8.2.2 The Role of an Employee Relations Manager

Some of the important functions to be handled by an employee relations manager in a contemporary organization would include the following:

  1. The maintenance of employee motivation. The managers must establish formal, semi-formal and informal chains of communication with workforce representatives and with employees at large.
  2. Day-to-day handling of staff matters
  3. Negotiations, dealing with disciplinary and grievance matters, handling disputes and other problem-solving activities
  4. Balancing the conflicting demands of groups of employees
  5. Facilitating HRM by creating an atmosphere of positivism and industrial harmony. In case an atmosphere of mistrust prevails, it is the responsibility of the ER manager to move from problem to problem to ensure the attainment of some desirable solutions. The ability to make any progress and shape a more positive and effective future for the staff in such circumstances will stem from an understanding of the status quo in the first place.
  6. A general appreciation of the traditions, history and background of ER and creating opportunities for reviving or practising the same
  7. Bargaining activities
  8. The resolution of conflict or negotiations
  9. Reform if required to be carried out, either globally or at the workplace, in relation to new systems devised and implemented

8.3 Culture and Employee Relations

Both the organization structure adopted and the culture demonstrated by collective beliefs, values and ethics must match the overall purpose of the organization. This must be done in ways that ensure the best possible return on investment for an effective employee relationship, which translates into performance, responsiveness and adaptability. It is necessary to recognize that no two organizations are exactly alike.

Tasks for this exercise →
A. From the employee relations passage, repeat word for word the part that opens with the words containing "1. The maintenance" and closes with "the first place.".
B. Carry on the employee relations passage from its last sentence.

Given data →
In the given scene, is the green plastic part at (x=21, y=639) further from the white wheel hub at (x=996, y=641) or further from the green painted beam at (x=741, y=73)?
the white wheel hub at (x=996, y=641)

* * *

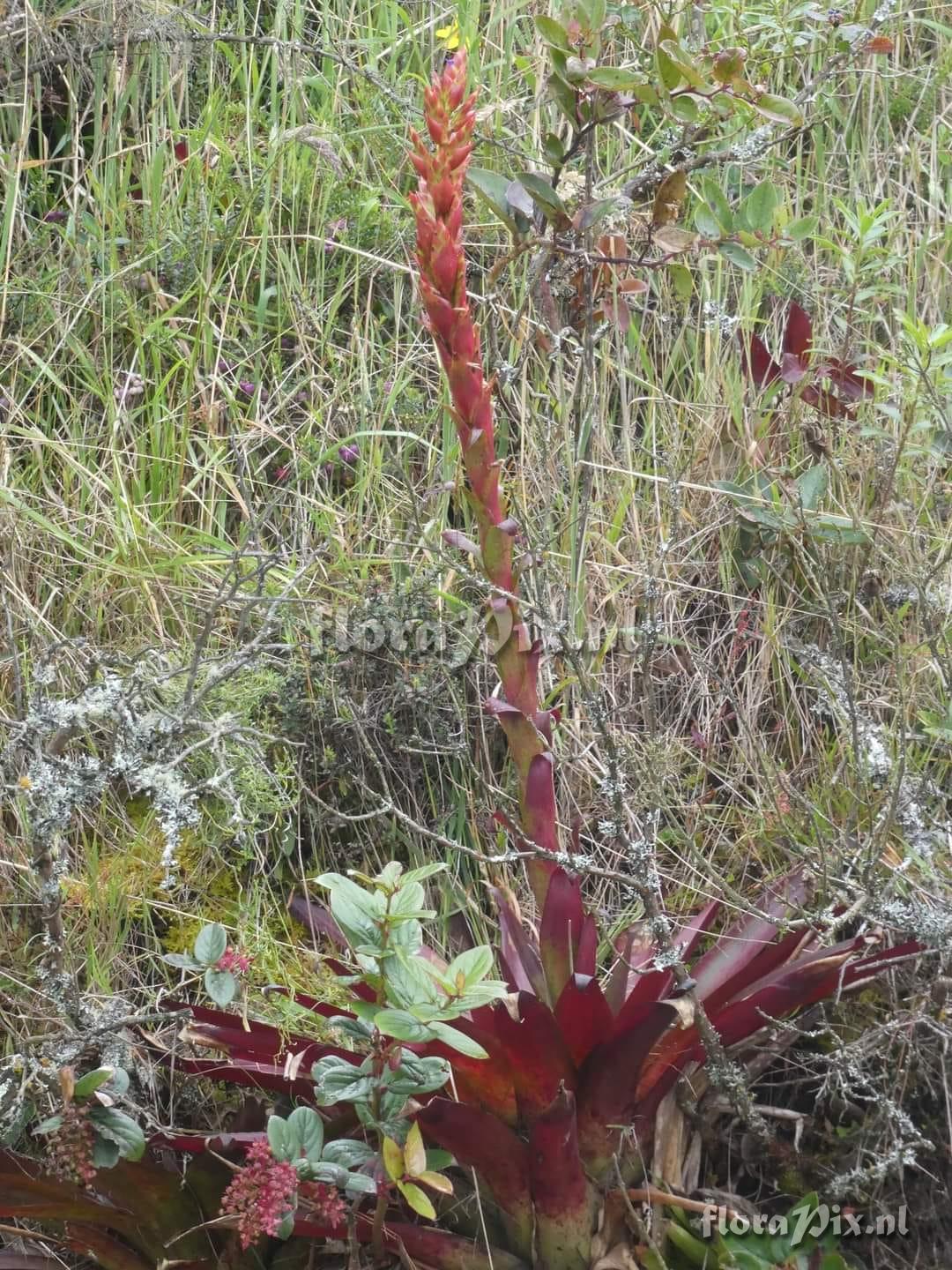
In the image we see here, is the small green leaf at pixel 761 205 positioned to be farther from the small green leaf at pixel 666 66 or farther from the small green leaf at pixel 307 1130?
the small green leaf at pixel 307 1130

--

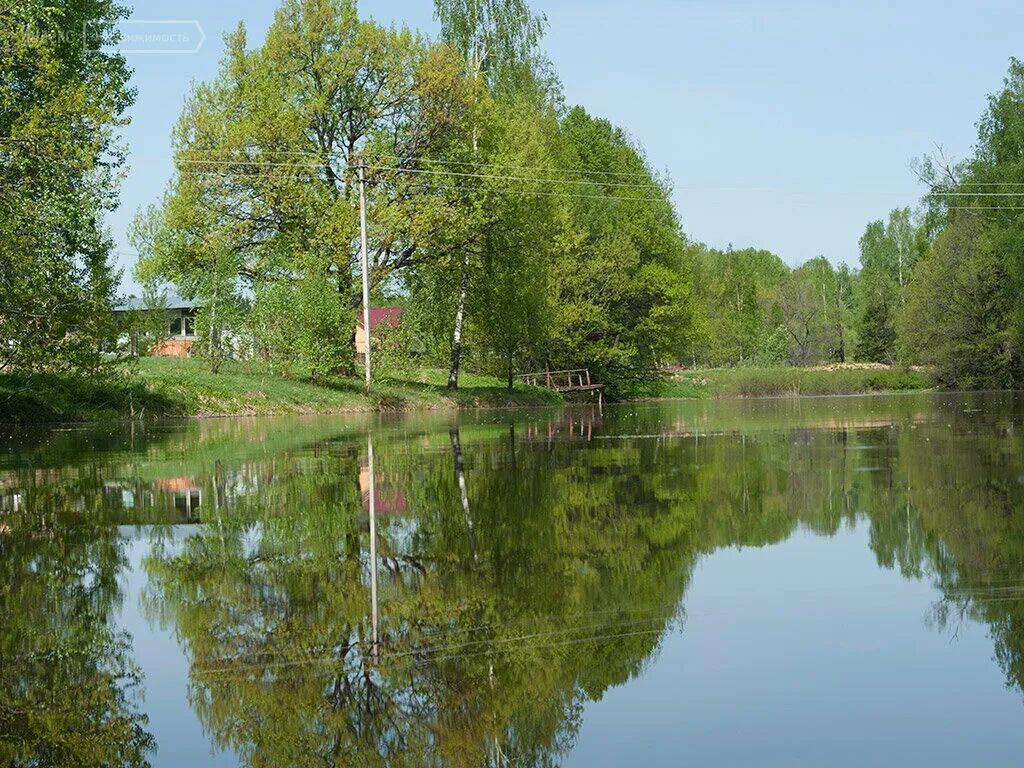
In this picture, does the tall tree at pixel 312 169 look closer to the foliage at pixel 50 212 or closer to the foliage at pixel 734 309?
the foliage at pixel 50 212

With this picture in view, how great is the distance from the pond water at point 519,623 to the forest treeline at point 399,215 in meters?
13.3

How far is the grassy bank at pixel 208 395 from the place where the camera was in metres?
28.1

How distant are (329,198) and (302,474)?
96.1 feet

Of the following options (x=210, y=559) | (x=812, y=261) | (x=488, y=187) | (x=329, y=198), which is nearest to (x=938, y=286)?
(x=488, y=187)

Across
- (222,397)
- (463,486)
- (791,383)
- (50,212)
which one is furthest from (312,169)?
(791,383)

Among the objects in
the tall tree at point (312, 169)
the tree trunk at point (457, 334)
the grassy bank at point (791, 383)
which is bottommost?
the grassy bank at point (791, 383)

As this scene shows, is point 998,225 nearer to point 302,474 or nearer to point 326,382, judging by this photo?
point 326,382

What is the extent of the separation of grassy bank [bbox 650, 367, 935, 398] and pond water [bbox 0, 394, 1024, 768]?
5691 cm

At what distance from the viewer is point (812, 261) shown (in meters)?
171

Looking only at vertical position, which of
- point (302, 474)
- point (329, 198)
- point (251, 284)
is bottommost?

Task-by-task results →
A.
1. The maintenance of employee motivation. The managers must establish formal, semi-formal and informal chains of communication with workforce representatives and with employees at large.
  2. Day-to-day handling of staff matters
  3. Negotiations, dealing with disciplinary and grievance matters, handling disputes and other problem-solving activities
  4. Balancing the conflicting demands of groups of employees
  5. Facilitating HRM by creating an atmosphere of positivism and industrial harmony. In case an atmosphere of mistrust prevails, it is the responsibility of the ER manager to move from problem to problem to ensure the attainment of some desirable solutions. The ability to make any progress and shape a more positive and effective future for the staff in such circumstances will stem from an understanding of the status quo in the first place.

B.
All organizations are different. They have different methods of operation and working, different ways of doing things, different values, attitudes, beliefs and norms—different personalities, in fact. They are as different from each other as people, yet can be defined by a set of features, which translate into organization culture.


Organization Culture and Employee Relations

  • Age and history of the organization

  • The size of the organization

  • The nature of work

  • Technology

  • Location

  • The environment

  • People factors

  • Mission

  • Core values

  • Management style

  • The age and history of the organization, the degree of prominence that it has established, its traditions, its reputation and how this has arisen, its image, its standing in its markets and communities. The history, traditions and reputation require managerial understanding and activity to develop them further and, where necessary, to take remedial action.
  • The size of the organization and related elements of spans of control, degrees of centralization and decentralization, departmentalization and divisionalization, the balance of primary and support functions, the nature and style of all activities. It is also necessary to consider information systems, other control mechanisms, reporting relationships and systems for the monitoring and evaluation of performance.
  • The nature of work, the mix of skills, knowledge, expertise, professionalism, technical capability and other activities. People who are highly professionalized or trained bring distinctive sets of values with them, which may rub against those of the organization. Particular approaches are required, therefore, to generate organizational and operational harmony. Potential differences must be recognized at an early stage. Highly ordered and regulated tasks and series of tasks are normally mirrored in the organization of people to carry them out. At the other extreme, projects that involve pioneering and innovative work often require little formal direction, leaving much to the self-motivation and self-organization of those involved.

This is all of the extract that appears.